TEXT BLOCK
......
Of all the mysteries of the stock exchange there is none so impenetrable as why there should be a buyer for everyone who seeks to sell. October 24, 1929 showed that what is mysterious is not inevitable. Often there were no buyers, and only after wide vertical declines could anyone be induced to bid … Repeatedly and in many issues there was a plethora of selling orders and no buyers at all. The stock of White Sewing Machine Company, which had reached a high of 48 in the months preceding, had closed at 11 on the night before. During the day someone had the happy idea of entering a bid for a block of stock at a dollar a share. In the absence of any other bid he got it.”

John Kenneth Galbraith, 1955, The Great Crash

“I started accumulating stocks in December of ’74 and January of ’75. One stock that I wanted to buy was General Cinema, which was selling at a low of 10. On a whim I told my broker to put in an order for 500 GCN at 5. My broker said, ‘Look, Dick, the price is 10, you’re putting in a crazy bid.’ I said ‘Try it.’ Evidently, some frightened investor put in an order to ‘sell GCN at the market’ and my bid was the only bid. I got the stock at 5.”

Richard Russell, 1999, Dow Theory Letters

…If the decline we’ve seen to date is the entire resolution of the recent overvalued, overbought, overbullish, rising-yields syndrome, investors will be fortunate. Given that last week’s decline was just enough to clear the “overbought” component of this condition at least on short-term basis, we lowered our S&P 500 put strikes closer to current market levels and “re-set” our staggered strike hedge in the Strategic Growth Fund enough to put us in a more constructive position if the market advances more than a few percent, while maintaining a strong defense against a further market loss. Our overall position is much like a fully hedged stance with a couple of percent of assets in out-of-the-money index calls. We’re in no hurry to “buy the dip.” We don’t rule out much larger, and possibly profoundly larger market losses, but again, last week gave us a nice opportunity to re-set our strikes in a way that allows us to be comfortable in the event that the market recovers.

Thursday was a fascinating day in the market, featuring a 20-minute span in which the Dow moved from a loss of about 300 points to a loss of nearly 1000 points and then back again within a span of about 15-20 minutes. While the decline and recovery was interesting, the fascinating part was the eagerness of investors to view the decline as a “glitch” in trading. My hope is that the opening quotations in this weekly comment are sufficient reminders that illiquidity is not a “glitch,” but a typical feature of panicked markets. In a market where active market makers have increasingly been replaced by “high frequency” trading algorithms that can be switched off at will, it is important for investors to avoid the assumption that there will be a willing buyer close at hand if risk concerns begin to escalate.
......
DATA LISTING
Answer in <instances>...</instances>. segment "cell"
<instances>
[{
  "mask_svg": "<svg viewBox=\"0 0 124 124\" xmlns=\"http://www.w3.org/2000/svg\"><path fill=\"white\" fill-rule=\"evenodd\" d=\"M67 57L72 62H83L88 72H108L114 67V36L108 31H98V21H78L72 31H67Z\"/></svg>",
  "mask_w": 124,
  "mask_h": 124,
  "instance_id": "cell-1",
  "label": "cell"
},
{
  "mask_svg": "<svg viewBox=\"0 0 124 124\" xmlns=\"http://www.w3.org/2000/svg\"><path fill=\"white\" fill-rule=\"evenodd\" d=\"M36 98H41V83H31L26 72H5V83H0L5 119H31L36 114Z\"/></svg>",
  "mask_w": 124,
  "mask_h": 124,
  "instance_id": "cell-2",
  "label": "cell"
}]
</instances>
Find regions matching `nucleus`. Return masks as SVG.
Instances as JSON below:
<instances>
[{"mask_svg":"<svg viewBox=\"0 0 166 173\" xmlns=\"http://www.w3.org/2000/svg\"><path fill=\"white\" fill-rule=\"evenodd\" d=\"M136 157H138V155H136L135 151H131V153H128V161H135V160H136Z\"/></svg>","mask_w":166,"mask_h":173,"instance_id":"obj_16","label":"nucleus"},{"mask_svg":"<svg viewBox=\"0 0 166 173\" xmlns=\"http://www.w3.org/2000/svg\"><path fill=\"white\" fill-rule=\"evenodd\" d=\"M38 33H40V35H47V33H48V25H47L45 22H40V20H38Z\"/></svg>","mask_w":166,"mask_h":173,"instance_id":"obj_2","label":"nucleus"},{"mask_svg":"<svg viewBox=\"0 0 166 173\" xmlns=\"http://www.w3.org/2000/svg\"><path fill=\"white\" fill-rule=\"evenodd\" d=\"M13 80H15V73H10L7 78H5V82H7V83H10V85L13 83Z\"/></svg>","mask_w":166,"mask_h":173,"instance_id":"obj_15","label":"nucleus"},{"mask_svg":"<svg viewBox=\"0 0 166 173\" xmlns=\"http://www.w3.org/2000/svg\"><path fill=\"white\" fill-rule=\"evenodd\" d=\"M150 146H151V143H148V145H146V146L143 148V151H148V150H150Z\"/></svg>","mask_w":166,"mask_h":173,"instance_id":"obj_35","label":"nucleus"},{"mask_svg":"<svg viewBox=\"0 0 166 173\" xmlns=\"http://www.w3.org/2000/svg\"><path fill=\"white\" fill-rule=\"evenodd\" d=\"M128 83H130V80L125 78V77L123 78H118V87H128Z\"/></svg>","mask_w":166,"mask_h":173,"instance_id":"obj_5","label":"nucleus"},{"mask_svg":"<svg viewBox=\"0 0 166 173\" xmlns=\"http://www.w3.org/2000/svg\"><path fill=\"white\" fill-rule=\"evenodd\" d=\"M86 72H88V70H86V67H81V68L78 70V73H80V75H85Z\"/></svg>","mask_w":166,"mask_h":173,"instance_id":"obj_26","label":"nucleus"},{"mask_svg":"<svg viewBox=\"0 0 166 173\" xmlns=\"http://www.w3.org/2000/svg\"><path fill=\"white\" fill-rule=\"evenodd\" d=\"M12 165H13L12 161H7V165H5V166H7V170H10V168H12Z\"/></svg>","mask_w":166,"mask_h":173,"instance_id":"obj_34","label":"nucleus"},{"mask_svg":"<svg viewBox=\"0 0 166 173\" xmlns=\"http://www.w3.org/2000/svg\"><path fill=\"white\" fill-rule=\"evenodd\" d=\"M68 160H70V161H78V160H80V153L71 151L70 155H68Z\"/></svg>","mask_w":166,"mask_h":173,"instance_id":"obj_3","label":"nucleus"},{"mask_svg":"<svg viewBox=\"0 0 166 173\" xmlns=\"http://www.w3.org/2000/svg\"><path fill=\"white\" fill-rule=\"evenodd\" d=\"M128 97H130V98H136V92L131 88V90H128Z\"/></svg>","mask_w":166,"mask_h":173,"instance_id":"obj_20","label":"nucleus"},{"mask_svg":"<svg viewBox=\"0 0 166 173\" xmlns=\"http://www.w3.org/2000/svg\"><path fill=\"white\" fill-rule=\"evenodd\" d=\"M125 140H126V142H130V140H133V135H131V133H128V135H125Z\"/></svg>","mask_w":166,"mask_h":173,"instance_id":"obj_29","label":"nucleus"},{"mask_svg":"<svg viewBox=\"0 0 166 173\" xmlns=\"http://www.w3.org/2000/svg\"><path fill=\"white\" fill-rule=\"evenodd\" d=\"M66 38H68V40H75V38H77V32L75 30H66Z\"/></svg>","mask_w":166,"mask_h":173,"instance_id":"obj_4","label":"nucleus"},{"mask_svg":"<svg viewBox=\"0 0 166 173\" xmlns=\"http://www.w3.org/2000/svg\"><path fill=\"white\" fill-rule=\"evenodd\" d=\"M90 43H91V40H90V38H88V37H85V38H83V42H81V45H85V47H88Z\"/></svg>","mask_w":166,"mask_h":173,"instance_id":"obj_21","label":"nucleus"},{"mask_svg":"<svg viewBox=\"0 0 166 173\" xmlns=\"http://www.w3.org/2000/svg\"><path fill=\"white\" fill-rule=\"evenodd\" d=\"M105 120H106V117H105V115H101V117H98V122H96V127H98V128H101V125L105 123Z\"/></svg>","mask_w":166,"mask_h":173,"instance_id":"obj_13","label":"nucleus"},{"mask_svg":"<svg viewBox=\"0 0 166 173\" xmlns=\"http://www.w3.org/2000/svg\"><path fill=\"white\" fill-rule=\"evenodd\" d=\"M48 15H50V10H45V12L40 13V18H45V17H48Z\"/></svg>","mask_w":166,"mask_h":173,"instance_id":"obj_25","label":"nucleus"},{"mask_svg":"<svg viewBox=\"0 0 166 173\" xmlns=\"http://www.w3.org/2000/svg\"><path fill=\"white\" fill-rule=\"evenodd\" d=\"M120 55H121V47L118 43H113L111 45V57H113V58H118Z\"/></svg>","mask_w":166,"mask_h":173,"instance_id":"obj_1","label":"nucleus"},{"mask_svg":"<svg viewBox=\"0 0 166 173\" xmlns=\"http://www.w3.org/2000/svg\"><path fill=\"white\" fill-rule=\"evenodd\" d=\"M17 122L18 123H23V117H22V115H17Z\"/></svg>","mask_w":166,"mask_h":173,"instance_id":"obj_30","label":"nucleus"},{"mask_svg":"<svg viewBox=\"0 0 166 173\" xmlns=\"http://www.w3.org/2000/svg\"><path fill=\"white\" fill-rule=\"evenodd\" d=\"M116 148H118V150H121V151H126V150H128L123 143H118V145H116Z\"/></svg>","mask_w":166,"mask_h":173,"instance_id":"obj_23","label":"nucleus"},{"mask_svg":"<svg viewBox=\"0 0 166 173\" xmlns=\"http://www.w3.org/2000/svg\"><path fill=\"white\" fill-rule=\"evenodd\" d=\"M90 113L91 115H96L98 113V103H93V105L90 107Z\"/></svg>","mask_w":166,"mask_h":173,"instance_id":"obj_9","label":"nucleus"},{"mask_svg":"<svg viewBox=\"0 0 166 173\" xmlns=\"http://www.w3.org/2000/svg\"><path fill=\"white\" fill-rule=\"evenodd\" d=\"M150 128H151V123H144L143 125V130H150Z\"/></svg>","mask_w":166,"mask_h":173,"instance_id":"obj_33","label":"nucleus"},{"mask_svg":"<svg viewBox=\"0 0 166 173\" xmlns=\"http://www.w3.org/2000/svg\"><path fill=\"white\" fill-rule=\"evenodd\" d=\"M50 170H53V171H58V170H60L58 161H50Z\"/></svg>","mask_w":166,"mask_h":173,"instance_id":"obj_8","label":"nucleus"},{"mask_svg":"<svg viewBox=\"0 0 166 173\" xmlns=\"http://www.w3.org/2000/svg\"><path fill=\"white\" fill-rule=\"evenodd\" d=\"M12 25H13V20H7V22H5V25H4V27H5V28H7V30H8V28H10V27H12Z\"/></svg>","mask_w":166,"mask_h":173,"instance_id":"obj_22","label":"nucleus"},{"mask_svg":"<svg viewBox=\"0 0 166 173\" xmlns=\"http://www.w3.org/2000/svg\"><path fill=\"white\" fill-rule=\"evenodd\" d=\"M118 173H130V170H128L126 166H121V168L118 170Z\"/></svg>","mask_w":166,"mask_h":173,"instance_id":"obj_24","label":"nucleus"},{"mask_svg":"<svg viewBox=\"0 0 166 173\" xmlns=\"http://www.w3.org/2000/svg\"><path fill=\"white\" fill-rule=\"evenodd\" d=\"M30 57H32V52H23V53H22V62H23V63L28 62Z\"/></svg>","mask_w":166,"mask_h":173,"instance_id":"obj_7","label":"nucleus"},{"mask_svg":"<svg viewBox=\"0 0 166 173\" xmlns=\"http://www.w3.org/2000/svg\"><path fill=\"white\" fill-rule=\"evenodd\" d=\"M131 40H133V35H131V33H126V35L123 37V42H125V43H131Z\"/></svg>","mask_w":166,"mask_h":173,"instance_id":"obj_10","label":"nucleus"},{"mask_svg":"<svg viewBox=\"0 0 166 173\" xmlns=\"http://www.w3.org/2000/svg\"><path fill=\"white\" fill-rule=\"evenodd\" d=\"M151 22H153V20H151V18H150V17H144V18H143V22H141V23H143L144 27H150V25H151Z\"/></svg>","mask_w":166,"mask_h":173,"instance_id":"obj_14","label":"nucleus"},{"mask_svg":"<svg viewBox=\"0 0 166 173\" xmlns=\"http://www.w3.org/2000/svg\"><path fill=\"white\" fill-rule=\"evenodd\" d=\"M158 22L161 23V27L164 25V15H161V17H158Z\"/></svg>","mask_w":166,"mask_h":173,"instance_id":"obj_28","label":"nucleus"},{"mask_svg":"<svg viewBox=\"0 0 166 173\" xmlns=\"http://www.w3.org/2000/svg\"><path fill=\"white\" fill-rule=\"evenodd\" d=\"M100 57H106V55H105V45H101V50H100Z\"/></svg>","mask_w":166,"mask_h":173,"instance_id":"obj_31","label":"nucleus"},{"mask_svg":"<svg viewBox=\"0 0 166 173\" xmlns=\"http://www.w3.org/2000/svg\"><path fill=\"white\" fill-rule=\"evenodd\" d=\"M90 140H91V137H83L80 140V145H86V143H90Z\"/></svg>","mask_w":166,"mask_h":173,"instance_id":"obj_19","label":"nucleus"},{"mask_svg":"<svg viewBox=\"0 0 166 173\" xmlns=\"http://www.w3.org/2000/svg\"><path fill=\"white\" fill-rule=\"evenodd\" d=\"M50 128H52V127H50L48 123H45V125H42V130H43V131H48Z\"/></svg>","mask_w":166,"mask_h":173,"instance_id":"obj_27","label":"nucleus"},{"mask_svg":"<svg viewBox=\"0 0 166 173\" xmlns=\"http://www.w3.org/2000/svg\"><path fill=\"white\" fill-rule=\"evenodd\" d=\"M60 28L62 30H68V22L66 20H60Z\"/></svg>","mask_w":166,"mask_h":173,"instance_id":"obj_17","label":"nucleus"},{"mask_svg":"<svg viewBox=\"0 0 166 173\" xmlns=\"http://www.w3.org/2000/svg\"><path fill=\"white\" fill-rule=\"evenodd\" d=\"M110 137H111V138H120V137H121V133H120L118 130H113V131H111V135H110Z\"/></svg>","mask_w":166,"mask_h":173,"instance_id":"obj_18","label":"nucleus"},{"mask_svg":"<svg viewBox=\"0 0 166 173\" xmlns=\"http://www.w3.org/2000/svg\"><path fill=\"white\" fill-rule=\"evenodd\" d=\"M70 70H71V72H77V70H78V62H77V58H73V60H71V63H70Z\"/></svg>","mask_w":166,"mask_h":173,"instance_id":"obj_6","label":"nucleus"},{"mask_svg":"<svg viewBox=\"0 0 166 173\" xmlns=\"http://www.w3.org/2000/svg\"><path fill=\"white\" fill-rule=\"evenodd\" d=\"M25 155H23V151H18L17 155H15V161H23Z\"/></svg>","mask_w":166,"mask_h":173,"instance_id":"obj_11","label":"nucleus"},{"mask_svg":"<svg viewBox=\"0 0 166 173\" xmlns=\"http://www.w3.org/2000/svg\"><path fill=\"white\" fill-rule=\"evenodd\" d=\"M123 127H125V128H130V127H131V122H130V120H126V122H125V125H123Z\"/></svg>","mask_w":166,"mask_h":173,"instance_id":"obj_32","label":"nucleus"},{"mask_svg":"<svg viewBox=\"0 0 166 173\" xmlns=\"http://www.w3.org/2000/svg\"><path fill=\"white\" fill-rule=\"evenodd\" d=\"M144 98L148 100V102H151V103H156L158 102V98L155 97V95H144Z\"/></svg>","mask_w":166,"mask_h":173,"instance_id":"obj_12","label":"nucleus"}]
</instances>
......
YOUR OBJECTIVE
In the stock market commentary, what price did the bidder pay per share for the block of White Sewing Machine Company stock on October 24, 1929?

RESPONSE BELOW
A dollar a share.